• Your instructions: Print the part of the clicker training article below that runs between "It's known as" and "simple as that!", inclusive, reproducing it word for word.

• Reading passage:
****************************************
Jo Hayes is a ‘crossover’ trainer in every sense of the word. With every dog that she trained she improved her methods, forever looking for a better way to train. Two years ago she was privileged to be introduced to Clicker training in Obedience by Joanna Hill, one of the pioneers of clicker training in the UK. She soon discovered that this was a fantastic way to train, with huge implications to the world of Obedience. But how do you apply it to Agility?

It's known as Clicker training, operant conditioning or positive reinforcement. To me this means manipulating the situation so that your dog naturally offers the behaviour that you require without any assistance from the trainer. You then reward it, shaping the desired behaviour, and when the dog offers it voluntarily, you give it the command that you will use in the future. It’s as simple as that! 

Dolphins are trained with the same principal. How would you train a dolphin to jump through the air? You can’t shout at it and make it do it! However, if every time the dolphin jumped through the air as part of it’s natural behaviour you blew a whistle and threw it a fish, it would take a surprisingly short time for the dolphin to make the connection:-

  1. Whistle

  2. Jump

  3. Fish

Click those contacts!
My current agility dog, who wasn’t clicker trained for agility, slows down visibly when approaching the down contacts, especially on the dog walk when he has longer to think about it. He knows that I’m going to stop him or slow him right down, and he just can’t see the point at all. He sees the contacts as a
negative thing.

With my young dog I wanted to turn this around and make the contacts a very positive thing. I ultimately want him to run across the contact equipment with confidence and lay down on the contact no matter where I am. I know even at this point that I’ll mostly be behind him!

How to do it
The first step is to get your dog used to the clicker method. It’s amazingly easy to teach things such as sit, down, stand, wave, target an object etc. I decided that for my young dog Kyp I want him to lay down at the end of the contact equipment with his front paws just touching the ground. My other dog Woody stops half on/half off, but as I can already see that Kyp has a huge stride. This position would later cause him problems backing on to the equipment. The best way to teach a sequence, such as going over a dog-walk and laying on the contact, is to back-chain it - teach the end bit first so that the dog always knows what is coming next. This is an excellent way to build confidence and a positive attitude.

Having decided exactly what contact position I wanted from the dog, I set about achieving it. With clicker training you make it as easy as possible to begin with, and when the dog is doing that confidently, you up the criteria. To start Kyp off, I used a contact plank lying on the grass. I sat on the ground at the end with my legs either side of the plank I know it sounds a bit strange, but it works!.

Without any commands I waited for him to step onto the plank towards me. I then clicked and rewarded this. When this was being done confidently I didn’t reward him for just stepping onto the plank. I kept my hands low and waited for him to lie down, which he eventually did. Jackpot reward! And yes, my neighbour thinks I’m very strange when I run round the garden shouting yes, yes YES! My legs made sure that his body was straight on the plank and I gave him enough room so that his front paws were just on the grass.

I gradually upped the criteria until he was lying down on the plank with me standing either side. The hardest part for me is keeping my mouth shut and not giving any commands until the behaviour has been learnt! I then added my command ‘lay down’ with a release command of 'Kyp.' Eventually Kyp would run happily down the contact plank and lay down at the end. I then applied the whole procedure to the A-frame.
****************************************
• Collected data:

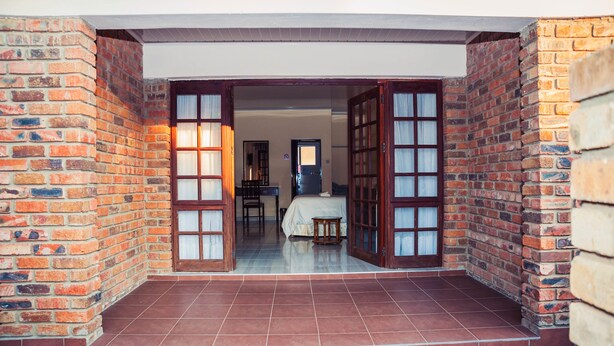 A room with a bed, a desk, and a chair. - Matilinda Lodge (Bulawayo)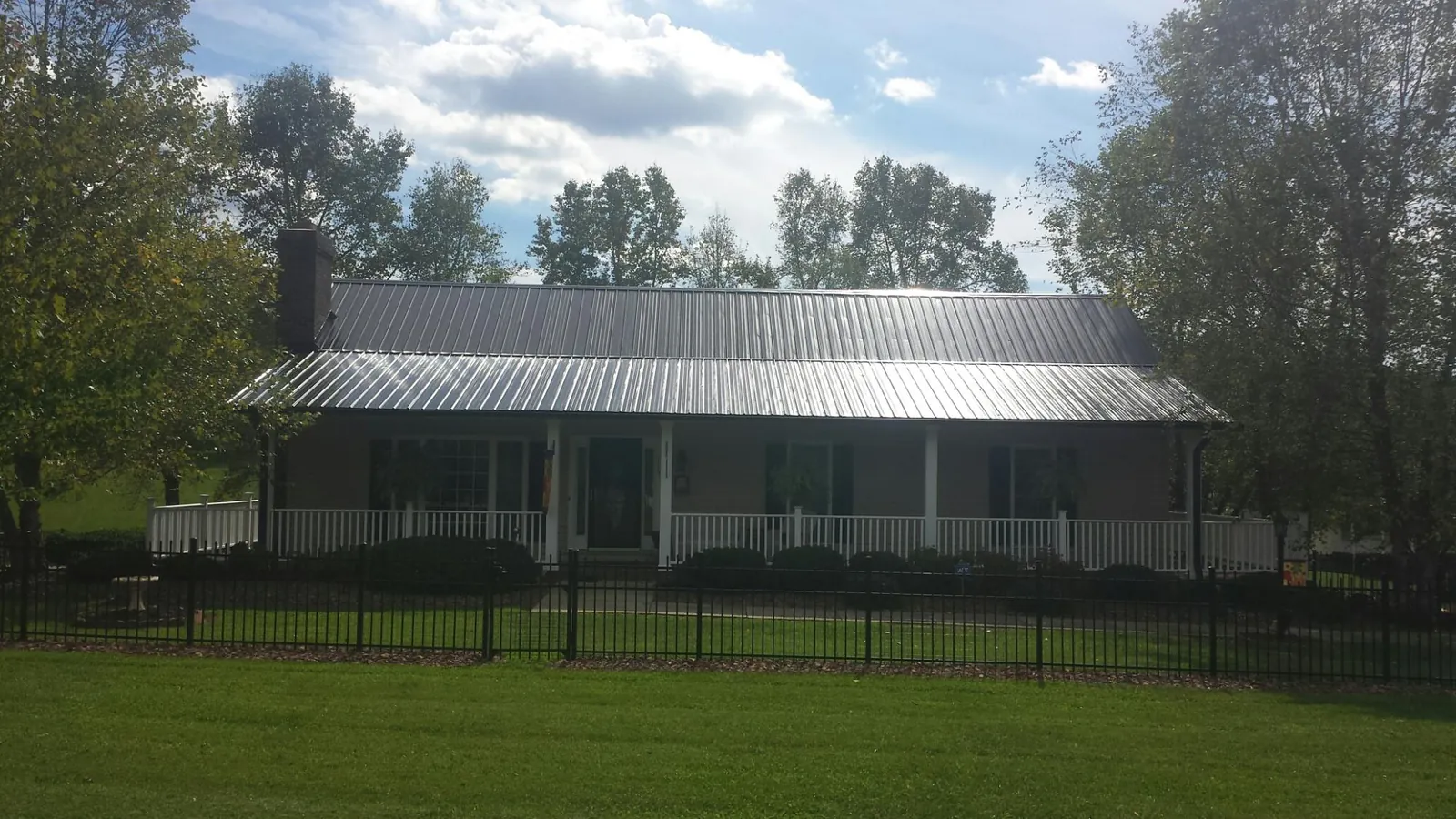 Gray metal roof on a brick ranch with a full width front porch — Gutter Guard Installation work by our crew in Betterton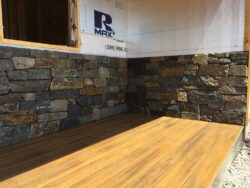 Stone Veneer & Wainscoting Natural stone veneer wainscoting installed on a residential exterior with a wood deck.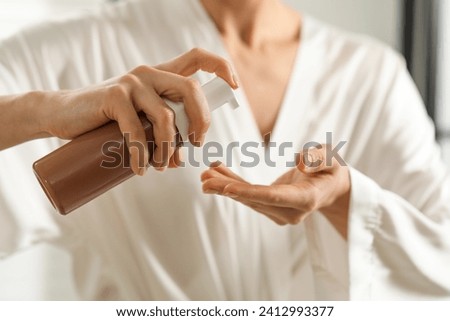 Woman applying self-tanning product onto hand, closeup Royalty-Free Stock Photo #2412993377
****************************************
• Written response:
It's known as Clicker training, operant conditioning or positive reinforcement. To me this means manipulating the situation so that your dog naturally offers the behaviour that you require without any assistance from the trainer. You then reward it, shaping the desired behaviour, and when the dog offers it voluntarily, you give it the command that you will use in the future. It’s as simple as that!